This past Saturday, I attended the Republican Rally on campus. The rally was replete with refreshments, American flags  and great candidates. Of those candidates, one really impressed me with his speech.

His name was Joe DioGuardi. As a  CPA that had been in Congress during President Reagan’s second term, DioGuardi was our lone, but well-qualified, senatorial candidate at the rally. Halfway through his speech, he pulled out his Congressional voting card. He held up the card and said, “My friends, take a good look at this card. This is the most expensive credit card in the world.” He was right — the government increases the national debt without ever being held accountable.

After the rally had ended, I conversed with Mr. DioGuardi about reckless spending at the federal level and his time in office under Reagan. As he was leaving, he invited me and a few others back to his RV, where he gave us copies of his recently revised book “Unaccountable Congress: It Doesn’t Add Up.”

I read the book as soon as I returned to my dorm room. It exposed the true extent of the national deficit, which is $56 trillion if Medicare and Social Security debts are included. That means each of us owes $569,330 because of the irresponsible spending of 535 individuals. It also illuminated the problems with Congressional budgeting, spending and accounting, touching on issues such as health care and Social Security.

DioGuardi’s book allows the average citizen to see through the “smoke and mirrors” of the appropriations process. “Unaccountable Congress” does an excellent job underscoring the contemptible Congressional budgeting processes and inadequately designed bailouts.

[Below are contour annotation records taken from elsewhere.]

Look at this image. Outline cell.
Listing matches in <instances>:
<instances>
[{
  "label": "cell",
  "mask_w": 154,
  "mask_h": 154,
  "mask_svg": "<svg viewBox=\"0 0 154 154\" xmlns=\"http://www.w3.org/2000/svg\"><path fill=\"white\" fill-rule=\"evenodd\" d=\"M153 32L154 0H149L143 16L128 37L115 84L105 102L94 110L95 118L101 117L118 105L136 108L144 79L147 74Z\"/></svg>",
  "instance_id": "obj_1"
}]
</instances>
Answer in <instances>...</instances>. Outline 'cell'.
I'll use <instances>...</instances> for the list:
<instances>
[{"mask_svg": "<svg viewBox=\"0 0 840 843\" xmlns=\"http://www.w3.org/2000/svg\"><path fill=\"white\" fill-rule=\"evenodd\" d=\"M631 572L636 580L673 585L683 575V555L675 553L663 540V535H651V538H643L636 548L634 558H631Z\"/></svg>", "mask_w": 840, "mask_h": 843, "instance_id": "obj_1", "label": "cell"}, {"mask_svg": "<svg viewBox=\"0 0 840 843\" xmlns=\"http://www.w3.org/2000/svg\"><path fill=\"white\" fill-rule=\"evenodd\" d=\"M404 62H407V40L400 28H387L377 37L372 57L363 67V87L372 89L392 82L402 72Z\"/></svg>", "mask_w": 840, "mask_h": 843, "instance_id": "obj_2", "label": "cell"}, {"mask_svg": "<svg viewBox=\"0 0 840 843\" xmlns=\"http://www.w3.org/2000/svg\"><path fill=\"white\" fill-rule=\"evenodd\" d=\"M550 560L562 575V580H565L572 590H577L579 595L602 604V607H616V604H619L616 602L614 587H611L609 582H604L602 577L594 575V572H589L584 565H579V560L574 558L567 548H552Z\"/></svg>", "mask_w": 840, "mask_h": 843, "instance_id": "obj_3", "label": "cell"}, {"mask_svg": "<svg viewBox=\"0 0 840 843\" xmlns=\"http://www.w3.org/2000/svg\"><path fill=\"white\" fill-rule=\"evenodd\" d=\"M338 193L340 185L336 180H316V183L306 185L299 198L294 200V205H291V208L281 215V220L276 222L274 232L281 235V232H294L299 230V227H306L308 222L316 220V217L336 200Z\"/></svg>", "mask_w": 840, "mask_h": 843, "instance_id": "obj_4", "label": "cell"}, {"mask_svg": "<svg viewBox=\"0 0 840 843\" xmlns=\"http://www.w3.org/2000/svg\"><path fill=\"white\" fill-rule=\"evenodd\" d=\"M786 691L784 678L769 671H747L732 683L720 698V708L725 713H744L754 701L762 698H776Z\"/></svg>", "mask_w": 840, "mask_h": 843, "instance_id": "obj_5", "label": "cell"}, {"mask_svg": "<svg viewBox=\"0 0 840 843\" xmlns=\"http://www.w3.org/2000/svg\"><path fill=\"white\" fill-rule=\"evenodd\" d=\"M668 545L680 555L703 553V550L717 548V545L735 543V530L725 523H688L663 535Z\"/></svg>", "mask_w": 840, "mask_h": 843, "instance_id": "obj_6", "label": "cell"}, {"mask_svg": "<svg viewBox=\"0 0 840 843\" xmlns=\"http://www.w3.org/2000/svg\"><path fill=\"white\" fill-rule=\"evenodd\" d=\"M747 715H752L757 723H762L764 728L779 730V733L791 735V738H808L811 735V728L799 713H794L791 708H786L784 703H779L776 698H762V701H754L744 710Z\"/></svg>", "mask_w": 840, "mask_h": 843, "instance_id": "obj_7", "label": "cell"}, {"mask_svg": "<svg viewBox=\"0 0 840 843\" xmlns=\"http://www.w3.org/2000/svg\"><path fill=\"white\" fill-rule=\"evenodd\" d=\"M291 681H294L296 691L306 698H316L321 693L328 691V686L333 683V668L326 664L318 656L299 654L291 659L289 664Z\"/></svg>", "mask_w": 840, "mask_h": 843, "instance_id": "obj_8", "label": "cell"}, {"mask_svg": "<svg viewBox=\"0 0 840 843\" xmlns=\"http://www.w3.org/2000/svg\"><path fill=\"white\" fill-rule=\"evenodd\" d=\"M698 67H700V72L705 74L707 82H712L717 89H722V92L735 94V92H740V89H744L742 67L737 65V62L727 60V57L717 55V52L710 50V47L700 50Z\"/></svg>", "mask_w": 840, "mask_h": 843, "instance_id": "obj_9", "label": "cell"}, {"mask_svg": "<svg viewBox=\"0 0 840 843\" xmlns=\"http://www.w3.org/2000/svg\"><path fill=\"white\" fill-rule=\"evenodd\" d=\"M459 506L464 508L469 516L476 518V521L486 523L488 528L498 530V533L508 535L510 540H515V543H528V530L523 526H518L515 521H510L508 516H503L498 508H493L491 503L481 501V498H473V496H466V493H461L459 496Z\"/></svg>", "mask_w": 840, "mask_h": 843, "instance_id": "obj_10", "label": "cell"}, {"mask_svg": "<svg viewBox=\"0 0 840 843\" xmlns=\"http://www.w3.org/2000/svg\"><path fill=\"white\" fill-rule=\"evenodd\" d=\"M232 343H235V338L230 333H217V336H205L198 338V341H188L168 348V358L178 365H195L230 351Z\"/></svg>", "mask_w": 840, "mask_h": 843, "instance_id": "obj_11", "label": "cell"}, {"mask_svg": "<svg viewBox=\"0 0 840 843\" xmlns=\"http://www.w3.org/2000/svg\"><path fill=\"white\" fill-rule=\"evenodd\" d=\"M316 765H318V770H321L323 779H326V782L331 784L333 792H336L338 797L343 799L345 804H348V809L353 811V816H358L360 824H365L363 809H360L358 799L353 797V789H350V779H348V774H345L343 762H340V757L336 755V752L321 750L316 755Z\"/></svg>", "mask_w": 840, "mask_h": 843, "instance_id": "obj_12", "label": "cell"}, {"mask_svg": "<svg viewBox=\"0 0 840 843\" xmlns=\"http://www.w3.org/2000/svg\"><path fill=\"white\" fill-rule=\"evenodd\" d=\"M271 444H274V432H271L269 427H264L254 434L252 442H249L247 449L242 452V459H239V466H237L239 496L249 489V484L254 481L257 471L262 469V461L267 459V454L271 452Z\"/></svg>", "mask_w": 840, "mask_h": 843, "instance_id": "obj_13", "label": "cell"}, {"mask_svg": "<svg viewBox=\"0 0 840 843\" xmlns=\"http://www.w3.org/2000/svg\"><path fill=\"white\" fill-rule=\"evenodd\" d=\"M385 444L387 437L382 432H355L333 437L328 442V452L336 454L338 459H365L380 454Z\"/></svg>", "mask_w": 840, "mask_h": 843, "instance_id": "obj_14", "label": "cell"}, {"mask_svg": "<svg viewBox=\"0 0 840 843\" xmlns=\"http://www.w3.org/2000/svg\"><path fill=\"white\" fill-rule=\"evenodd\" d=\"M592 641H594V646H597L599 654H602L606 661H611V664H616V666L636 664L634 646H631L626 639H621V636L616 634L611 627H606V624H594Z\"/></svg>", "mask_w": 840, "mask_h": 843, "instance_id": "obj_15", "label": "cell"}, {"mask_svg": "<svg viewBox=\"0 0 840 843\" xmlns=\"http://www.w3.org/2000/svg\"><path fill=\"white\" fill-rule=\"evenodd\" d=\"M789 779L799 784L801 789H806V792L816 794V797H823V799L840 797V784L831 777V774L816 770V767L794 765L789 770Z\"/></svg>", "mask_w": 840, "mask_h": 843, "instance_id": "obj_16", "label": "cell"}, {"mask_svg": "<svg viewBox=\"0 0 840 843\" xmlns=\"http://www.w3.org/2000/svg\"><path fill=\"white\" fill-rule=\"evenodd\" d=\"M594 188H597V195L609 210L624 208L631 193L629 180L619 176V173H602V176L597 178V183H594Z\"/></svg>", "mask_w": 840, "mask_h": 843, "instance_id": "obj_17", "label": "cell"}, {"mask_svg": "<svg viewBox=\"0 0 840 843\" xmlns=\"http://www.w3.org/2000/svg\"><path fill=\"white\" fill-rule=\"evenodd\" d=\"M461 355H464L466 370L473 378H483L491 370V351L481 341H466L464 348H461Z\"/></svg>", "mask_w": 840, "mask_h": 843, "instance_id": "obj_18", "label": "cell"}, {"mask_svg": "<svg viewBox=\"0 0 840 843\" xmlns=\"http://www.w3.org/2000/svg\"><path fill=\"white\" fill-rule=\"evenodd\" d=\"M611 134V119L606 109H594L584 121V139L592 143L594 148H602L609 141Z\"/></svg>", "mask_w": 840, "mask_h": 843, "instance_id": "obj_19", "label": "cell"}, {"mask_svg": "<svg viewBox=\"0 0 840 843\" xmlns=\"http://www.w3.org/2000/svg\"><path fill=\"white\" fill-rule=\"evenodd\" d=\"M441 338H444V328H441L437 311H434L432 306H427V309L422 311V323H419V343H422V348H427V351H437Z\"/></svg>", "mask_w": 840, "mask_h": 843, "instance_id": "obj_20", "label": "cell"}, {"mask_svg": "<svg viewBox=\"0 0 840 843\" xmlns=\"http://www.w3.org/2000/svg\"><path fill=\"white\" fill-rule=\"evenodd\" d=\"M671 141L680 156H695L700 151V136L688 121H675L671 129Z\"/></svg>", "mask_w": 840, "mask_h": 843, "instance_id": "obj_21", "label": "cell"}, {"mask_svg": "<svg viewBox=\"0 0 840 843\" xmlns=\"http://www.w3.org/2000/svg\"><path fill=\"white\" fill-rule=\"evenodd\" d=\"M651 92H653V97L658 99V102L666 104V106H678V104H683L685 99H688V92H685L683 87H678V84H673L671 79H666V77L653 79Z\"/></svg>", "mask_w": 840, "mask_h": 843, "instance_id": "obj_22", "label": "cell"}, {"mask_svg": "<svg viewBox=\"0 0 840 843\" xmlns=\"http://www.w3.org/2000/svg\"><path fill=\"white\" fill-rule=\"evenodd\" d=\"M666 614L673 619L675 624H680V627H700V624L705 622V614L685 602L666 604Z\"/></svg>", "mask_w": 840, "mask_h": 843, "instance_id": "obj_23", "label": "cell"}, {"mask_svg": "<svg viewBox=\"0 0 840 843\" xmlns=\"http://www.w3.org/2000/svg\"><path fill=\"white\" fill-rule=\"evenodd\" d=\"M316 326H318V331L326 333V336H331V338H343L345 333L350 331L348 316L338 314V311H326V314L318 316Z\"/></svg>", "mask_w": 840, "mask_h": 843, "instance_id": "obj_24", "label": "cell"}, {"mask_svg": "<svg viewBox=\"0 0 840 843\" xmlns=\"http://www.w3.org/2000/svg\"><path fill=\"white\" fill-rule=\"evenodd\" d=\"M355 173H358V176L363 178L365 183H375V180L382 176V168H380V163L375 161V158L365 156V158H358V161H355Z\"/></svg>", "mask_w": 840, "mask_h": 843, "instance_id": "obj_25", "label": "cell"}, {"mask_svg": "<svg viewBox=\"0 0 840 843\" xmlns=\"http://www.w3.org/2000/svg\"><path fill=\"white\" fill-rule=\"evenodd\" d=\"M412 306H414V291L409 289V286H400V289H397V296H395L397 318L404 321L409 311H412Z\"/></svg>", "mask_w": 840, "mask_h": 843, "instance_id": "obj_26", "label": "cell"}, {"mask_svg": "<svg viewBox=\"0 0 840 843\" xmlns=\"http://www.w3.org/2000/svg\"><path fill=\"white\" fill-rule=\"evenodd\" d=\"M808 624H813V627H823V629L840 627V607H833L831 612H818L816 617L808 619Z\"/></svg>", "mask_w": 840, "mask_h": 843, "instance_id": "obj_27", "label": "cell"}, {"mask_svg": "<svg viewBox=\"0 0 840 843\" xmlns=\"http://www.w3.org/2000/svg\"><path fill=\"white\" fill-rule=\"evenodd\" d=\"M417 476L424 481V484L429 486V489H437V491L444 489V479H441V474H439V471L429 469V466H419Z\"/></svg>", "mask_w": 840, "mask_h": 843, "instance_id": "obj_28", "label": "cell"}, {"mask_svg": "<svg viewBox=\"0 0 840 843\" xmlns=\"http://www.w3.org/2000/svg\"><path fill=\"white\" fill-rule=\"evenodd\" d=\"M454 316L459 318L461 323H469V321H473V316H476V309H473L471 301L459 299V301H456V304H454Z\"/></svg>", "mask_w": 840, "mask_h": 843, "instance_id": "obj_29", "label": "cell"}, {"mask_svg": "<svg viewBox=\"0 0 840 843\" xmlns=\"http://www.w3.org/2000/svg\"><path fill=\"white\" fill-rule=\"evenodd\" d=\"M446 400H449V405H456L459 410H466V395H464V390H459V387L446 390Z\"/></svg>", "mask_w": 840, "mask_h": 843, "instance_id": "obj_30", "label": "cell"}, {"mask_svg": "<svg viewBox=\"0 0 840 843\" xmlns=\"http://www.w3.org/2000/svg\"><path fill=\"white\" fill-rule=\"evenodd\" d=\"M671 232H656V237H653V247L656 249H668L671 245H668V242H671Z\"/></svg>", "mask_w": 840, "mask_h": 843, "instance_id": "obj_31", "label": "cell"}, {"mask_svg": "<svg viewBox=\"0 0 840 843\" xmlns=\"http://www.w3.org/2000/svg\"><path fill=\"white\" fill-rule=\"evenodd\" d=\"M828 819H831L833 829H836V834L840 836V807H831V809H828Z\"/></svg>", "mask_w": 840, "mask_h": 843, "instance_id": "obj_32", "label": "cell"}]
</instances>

However, I would like to focus on a matter mentioned in passing in chapter six, “A House of Ill Repute,” that is plaguing every level of government; personal spending. Spending on personal luxuries has become a pastime of members of Congress to whom DioGuardi refers to “spendaholics.” Nancy Pelosi is the latest culprit of this wasteful spending. Pelosi has spent over  $2 million of    taxpayers’ dollars in the past two years just on travel expenses for her and her family.

Thousands of dollars were spent on her expensive friends Jack Daniels and Johnny Walker. Fine dining also accounted for tens of thousands of tax dollars. This wasteful spending needs to stop.

Now, there may not be a company to cut Congress’s line of credit, but we the people can monitor its spending. DioGuardi’s organization, Truth in Government, exposes the poor budgeting and spending practices prevalent in Congress. The organization’s website, www.truthingovernment.org, is constantly being updated with the latest news and information concerning fiscal issues.

The information shows why Social Security reform, which has been ignored for too long, is imperative and why repealing Obama’s healthcare bill should be of a high priority.

If Congress continues to increase the national debt at the rate it has, China will soon overtake us as the No. 1 superpower.

The threat that China poses is great, as their economy is irrefutably more stable than — and arguably as powerful as — ours. Social Security will be non-existent. Taxes will have to be increased to keep up with defense spending. The hazardous spending needs to stop.

It is our job as citizens to pressure the lawmakers in Congress, to rein in the monstrous budget we are facing.

If we don’t, the deficit will indisputably have terribly adverse results on future generations, including our own.